We have a new APA anti-discrimination policy that attempts to settle it that schools that prohibit same-sex sexual activity are in violation of the policy. Here is a really serious problem with the policy. Suppose George is a member of Westboro Baptist Church (for those who don’t know about it, it’s a virulently anti-gay congregation–and that’s by far an understatement, as is indicated by their URL which I shall not reprint but which you can see if you google for them). George applies for the position of chair of a philosophy department at a state school, and expressly states during the interview that if appointed he would, under all possible circumstances, do his utmost to block the hiring of any gay faculty. It is clear that he ought to be dismissed as a candidate there and then, since he is committed to conduct that is unprofessional in the institutional context he is a candidate for. However the APA policy appears to prohibit dismissing George from one’s list of candidates.
Here’s why. The relevant part of the policy is:
The American Philosophical Association rejects as unethical all forms of discrimination based on race, color, religion, political convictions, national origin, sex, disability, sexual orientation, gender identification or age, whether in graduate admissions, appointments, retention, promotion and tenure, manuscript evaluation, salary determination, or other professional activities in which APA members characteristically participate. This includes both discrimination on the basis of status and discrimination on the basis of conduct integrally connected to that status, where “integrally connected” means (a) the conduct is a normal and predictable expression of the status (e.g., sexual conduct expressive of a sexual orientation) or (b) the conduct is something that only a person with that status could engage in (e.g., pregnancy), or (c) the proscription of that conduct is historically and routinely connected with invidious discrimination against the status (e.g., interracial marriage). (Emphases added. -ARP)

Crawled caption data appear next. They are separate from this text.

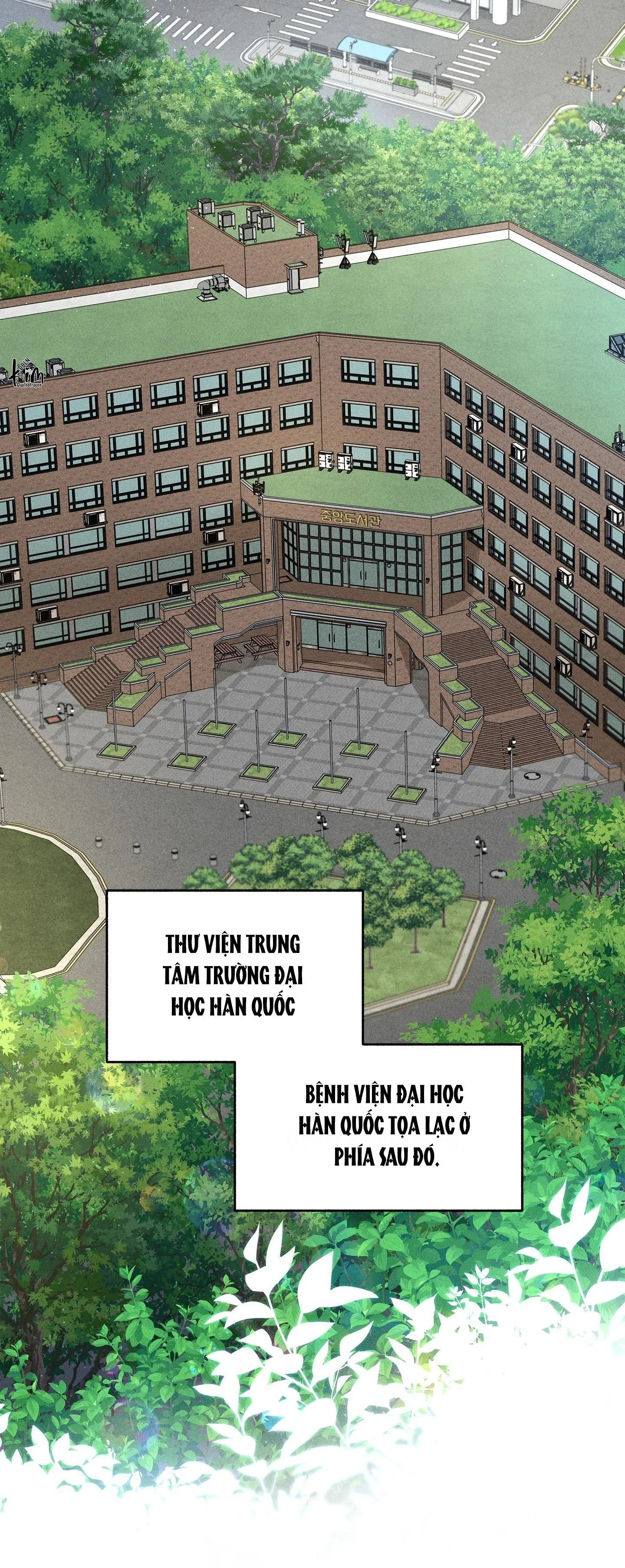 LÃNG MẠN KHÔNG TRỌNG LỰC Chapter 24 Trang 62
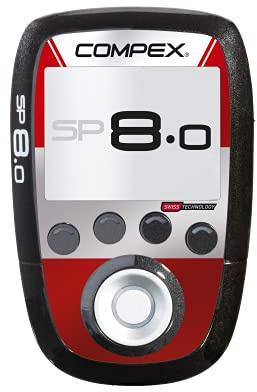 Compex SP 8.0 Austrian Limited Edition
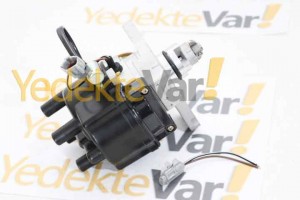 Toyota Corolla Distribütör 1.3cc Karbüratörlü (1902011320 )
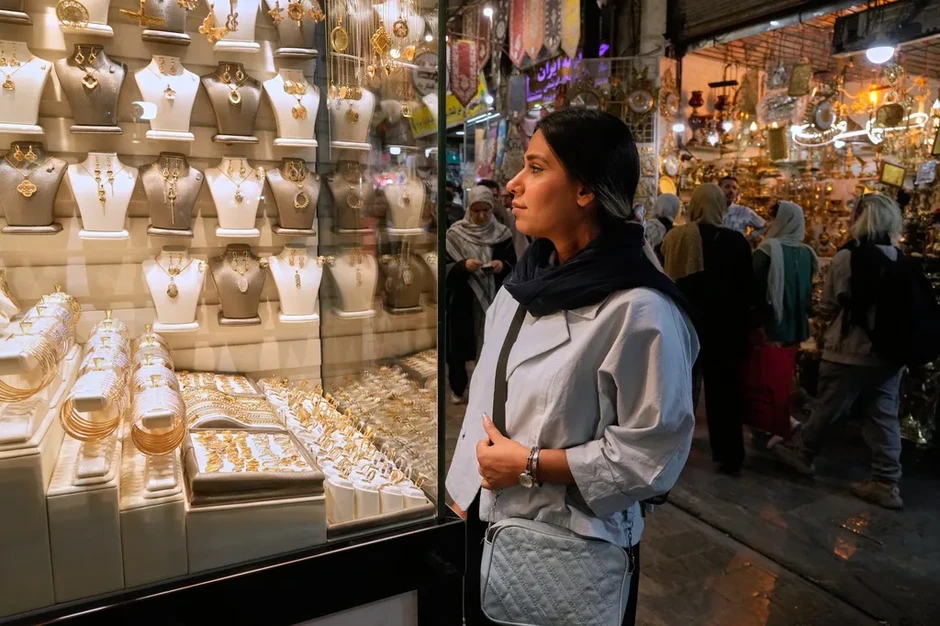 Mỹ tuyên bố kết thúc giai đoạn quân sự tại Iran Mỹ tuyên bố kết thúc giai đoạn quân sự tại Iran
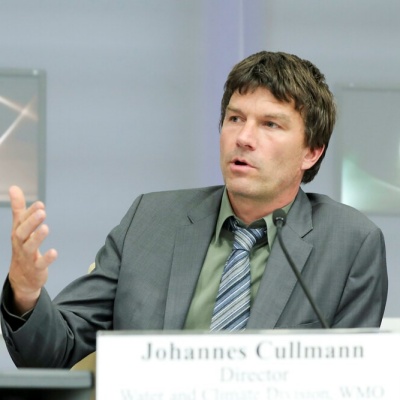 Dr Johannes Cullmann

Thus, the policy prohibits discriminating against George for his adherence to the tenets of Westboro Baptistry or acting in ways that are “a normal and predictable expression” of his adherence. But it is extremely plausible that doing one’s best to block the hiring of gay faculty is “a normal and predictable expression” of being a Westboro Baptist (for the sake of my Baptist friends, I should note that I take it that “Westboro” is a non-factive modifier like “fake” or “ex-“). Therefore, the committee cannot discriminate against George on the basis of his unwillingness to comply with university policies that, we may suppose, prohibit discrimination against gays.
The irony is that the very conduct which the policy was intended to eliminate becomes protected by the policy.
Examples can be multiplied. Consider a member of a white supremacist religion who promises to do his best to work against non-white colleagues. Or for a more funny example, consider a member of an obscurantist religion opposed to the study or teaching of philosophy. He has no knowledge whatsoever of philosophy and no willingness to teach or do research therein. Nonetheless the maintenance of ignorance cannot be grounds of discrimination because it is a form of conduct (he actively stops his ears whenever anyone talks philosophy; in any case “conduct” is to be understood widely, since “pregnancy” is one of the examples given in the policy) “integrally connected” with the religious status. Or consider that political convictions are one of the listed statuses, and think about the anarchist whose political views are “naturally expressed” in the violent overthrow of the president, whether of the United States or of the university.
Now consider how one might defend the policy against these objections. One might say that it is permissible for the institution to require that faculty perform their institutional duties. The religiously-motivated ignoramus and bigot, as well as the politically-motivated person seeking the violent overthrow of the university president (but perhaps not the one seeking the overthrow of the president of the U.S.) are unwilling ot perform their institutional duties. However, if this route is taken, then the policy is trivialized to a significant degree. For instance the conservative Christian school can simply (and sincerely) say that it is one of the duties of the faculty member to model, for the benefit of the students, the Christian sexual morals that its denomination believes in.
A different defense would be to say that some behaviors, like discriminating against gay colleagues, are so unnatural that they are not a “natural” expression of anything, not even of something as unnatural as being a Westboro Baptist. However, if one takes this route, then it once again becomes a philosophically substantive question whether schools that prohibit homosexual conduct are violating the policy–and it was the point of the policy to decide that question. For the opponent of same-sex sexual activity can equally say that same-sex sexual activity is unnatural, and hence not a “natural” expression of anything.
Here’s another way of looking at the argument (I am grateful to a correspondent for this). We have a dilemma. Discrimination either is defined by negative differential impact or by unjustified negative differential impact. If it is defined by negative differential impact, then all the counterexamples above apply–in all my examples, refusing to hire the weirdo is discrimination on the grounds of something integrally connected with a listed status. If it is defined by unjustified negative differential impact, then the substantive questions that the policy was supposed to settle are unsettled, because it is a substantive question whether refusing to hire persons who have sex with persons of their own sex is unjustified.